Request: Copy every line of the entries below that contains the string "exact". Case counts, so a line qualifies only if its capitalization matches.

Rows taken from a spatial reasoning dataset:
=======

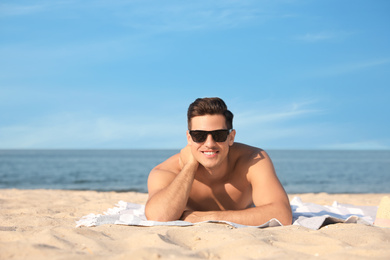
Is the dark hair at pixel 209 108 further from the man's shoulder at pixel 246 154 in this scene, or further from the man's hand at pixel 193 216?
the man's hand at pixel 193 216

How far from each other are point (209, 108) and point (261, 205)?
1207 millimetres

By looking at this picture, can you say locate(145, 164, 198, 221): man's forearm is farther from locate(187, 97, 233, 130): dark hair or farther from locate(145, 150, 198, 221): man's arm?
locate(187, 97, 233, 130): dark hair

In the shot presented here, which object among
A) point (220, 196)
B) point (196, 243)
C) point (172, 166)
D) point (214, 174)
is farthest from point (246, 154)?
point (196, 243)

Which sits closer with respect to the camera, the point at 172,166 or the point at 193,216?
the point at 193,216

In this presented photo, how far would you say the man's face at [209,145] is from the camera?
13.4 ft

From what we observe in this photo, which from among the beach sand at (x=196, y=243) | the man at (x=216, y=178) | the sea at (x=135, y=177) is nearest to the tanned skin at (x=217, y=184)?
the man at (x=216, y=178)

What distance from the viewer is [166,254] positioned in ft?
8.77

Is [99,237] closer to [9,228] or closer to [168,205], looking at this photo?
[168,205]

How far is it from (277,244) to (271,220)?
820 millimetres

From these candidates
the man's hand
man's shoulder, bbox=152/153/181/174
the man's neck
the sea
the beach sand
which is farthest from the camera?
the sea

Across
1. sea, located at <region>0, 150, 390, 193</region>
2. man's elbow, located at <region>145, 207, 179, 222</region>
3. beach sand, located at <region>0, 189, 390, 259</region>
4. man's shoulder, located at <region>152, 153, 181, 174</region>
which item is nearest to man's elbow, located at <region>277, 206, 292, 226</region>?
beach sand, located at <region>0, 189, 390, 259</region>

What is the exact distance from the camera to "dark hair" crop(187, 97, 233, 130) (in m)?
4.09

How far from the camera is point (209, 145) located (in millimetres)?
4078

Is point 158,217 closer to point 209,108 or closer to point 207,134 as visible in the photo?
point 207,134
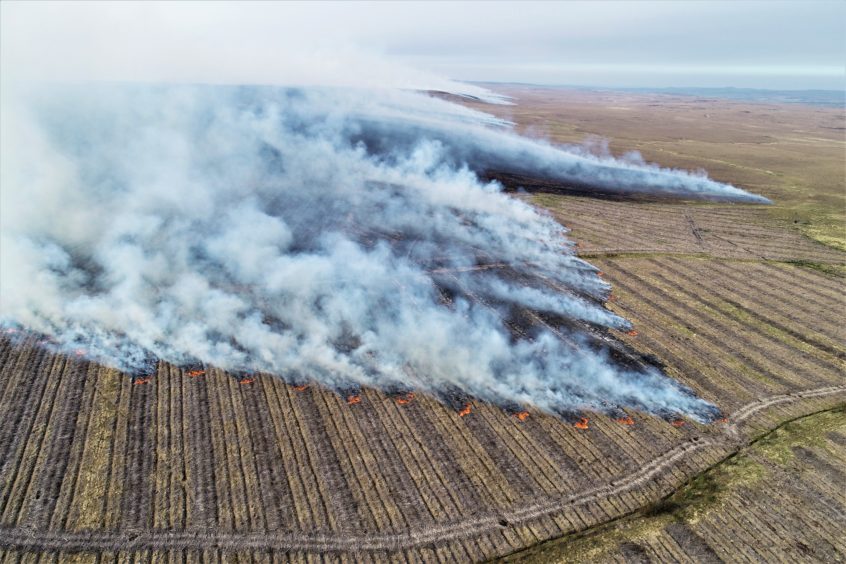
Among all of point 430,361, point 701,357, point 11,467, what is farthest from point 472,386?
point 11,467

=======

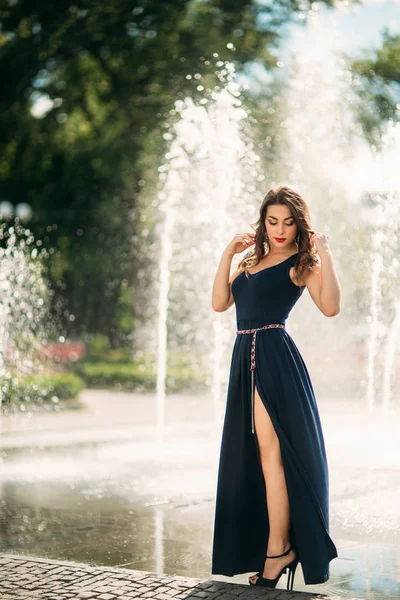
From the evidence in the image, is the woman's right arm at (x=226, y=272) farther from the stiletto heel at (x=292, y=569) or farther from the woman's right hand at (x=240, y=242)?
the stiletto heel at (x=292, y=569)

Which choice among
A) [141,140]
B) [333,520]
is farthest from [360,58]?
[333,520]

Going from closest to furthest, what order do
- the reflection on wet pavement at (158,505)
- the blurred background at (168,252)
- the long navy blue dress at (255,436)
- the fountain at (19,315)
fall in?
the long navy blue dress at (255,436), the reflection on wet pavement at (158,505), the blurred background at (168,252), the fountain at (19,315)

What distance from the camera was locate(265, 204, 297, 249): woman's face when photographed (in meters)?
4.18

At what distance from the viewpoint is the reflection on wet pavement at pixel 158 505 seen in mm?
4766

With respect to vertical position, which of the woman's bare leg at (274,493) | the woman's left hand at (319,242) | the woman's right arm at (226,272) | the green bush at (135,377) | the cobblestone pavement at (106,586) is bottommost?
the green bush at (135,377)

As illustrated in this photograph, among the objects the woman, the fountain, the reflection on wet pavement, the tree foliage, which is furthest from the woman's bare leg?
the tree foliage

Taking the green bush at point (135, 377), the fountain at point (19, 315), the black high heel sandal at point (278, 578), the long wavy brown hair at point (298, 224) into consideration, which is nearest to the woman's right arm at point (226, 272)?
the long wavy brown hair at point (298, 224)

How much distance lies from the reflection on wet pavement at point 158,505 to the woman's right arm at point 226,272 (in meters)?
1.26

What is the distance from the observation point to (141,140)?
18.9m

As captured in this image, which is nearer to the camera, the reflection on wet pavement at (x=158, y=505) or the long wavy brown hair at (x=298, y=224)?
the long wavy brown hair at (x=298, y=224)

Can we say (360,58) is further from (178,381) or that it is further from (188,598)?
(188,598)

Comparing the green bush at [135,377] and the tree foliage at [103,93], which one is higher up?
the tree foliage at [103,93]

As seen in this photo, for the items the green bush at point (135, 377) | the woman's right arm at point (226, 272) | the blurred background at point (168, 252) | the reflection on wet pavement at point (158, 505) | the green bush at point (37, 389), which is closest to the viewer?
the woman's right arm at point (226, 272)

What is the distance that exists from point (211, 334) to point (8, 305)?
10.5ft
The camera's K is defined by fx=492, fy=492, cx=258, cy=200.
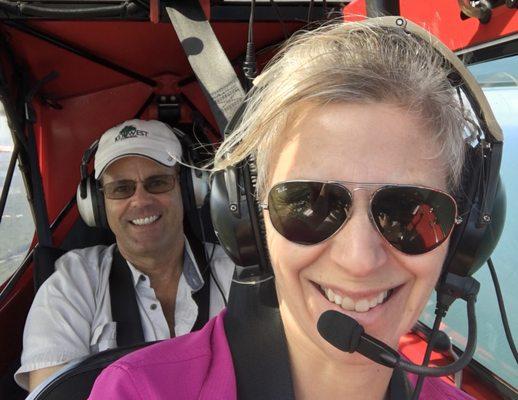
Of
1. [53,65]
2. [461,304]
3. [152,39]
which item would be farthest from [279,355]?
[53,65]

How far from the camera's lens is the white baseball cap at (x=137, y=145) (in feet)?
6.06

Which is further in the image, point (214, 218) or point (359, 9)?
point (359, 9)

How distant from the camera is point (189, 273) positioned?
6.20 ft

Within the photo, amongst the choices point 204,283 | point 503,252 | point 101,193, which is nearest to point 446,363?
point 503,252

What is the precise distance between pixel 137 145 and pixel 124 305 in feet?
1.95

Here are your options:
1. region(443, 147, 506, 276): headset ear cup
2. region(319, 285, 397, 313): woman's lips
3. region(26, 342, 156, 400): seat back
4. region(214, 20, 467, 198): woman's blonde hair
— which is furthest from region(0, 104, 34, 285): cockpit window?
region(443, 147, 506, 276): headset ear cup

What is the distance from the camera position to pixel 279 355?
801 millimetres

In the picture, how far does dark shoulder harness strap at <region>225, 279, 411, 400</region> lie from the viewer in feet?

=======

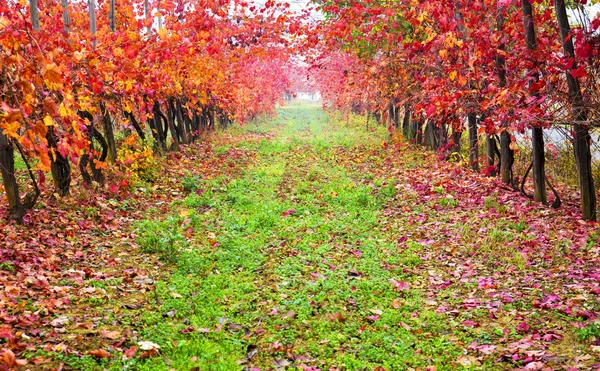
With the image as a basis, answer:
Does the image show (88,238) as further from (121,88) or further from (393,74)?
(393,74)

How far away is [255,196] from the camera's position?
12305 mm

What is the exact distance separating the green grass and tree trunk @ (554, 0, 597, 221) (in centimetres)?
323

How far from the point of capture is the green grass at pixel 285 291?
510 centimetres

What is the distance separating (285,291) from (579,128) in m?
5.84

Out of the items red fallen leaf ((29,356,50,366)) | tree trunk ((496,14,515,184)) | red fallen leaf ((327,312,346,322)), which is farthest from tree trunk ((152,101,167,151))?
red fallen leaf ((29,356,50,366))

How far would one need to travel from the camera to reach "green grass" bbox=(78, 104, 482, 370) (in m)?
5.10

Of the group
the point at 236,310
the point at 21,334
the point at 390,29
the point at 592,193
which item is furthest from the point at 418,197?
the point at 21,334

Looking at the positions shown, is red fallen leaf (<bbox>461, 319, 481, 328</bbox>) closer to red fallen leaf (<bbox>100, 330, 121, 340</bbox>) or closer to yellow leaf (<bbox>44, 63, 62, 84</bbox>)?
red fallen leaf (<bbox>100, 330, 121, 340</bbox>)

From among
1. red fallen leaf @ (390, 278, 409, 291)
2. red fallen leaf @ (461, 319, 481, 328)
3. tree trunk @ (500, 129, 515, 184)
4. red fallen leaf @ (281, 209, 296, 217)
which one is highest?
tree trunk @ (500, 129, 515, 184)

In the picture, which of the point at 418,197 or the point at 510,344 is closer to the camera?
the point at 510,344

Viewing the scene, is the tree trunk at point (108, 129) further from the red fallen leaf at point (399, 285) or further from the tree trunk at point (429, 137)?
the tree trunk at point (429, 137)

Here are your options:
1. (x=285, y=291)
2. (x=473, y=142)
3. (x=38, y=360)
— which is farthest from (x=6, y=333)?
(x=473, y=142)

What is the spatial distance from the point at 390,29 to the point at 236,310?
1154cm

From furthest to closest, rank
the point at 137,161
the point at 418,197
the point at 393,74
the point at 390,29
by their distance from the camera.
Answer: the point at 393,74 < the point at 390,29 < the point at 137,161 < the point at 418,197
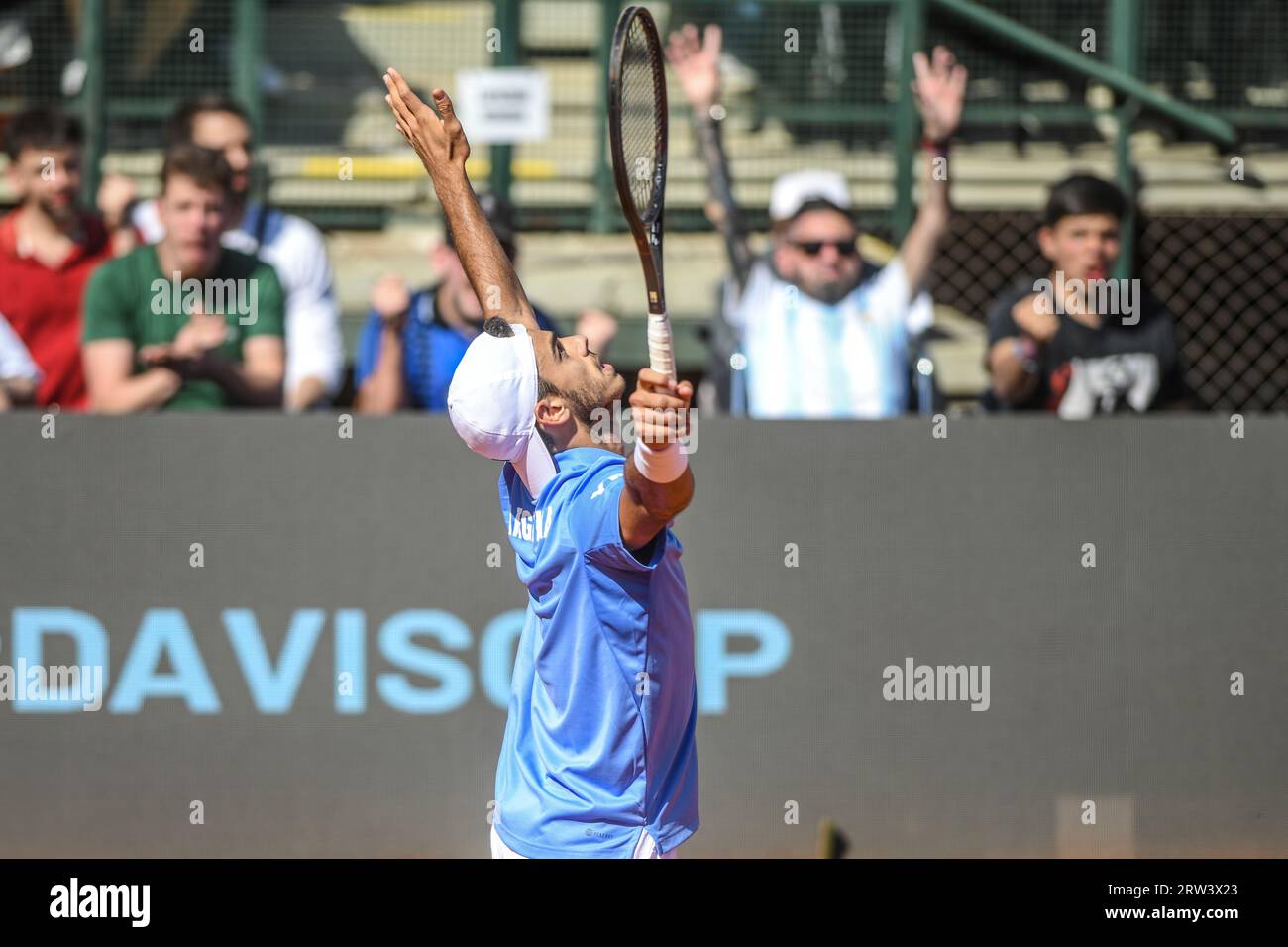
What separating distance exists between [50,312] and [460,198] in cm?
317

=======

Correct result:
What is the exact distance from the camera to "dark hair" crop(187, 97, 233, 130) (in m)?
What is the exact distance separating the green grass and tree trunk @ (554, 0, 597, 221) (in centimetres)?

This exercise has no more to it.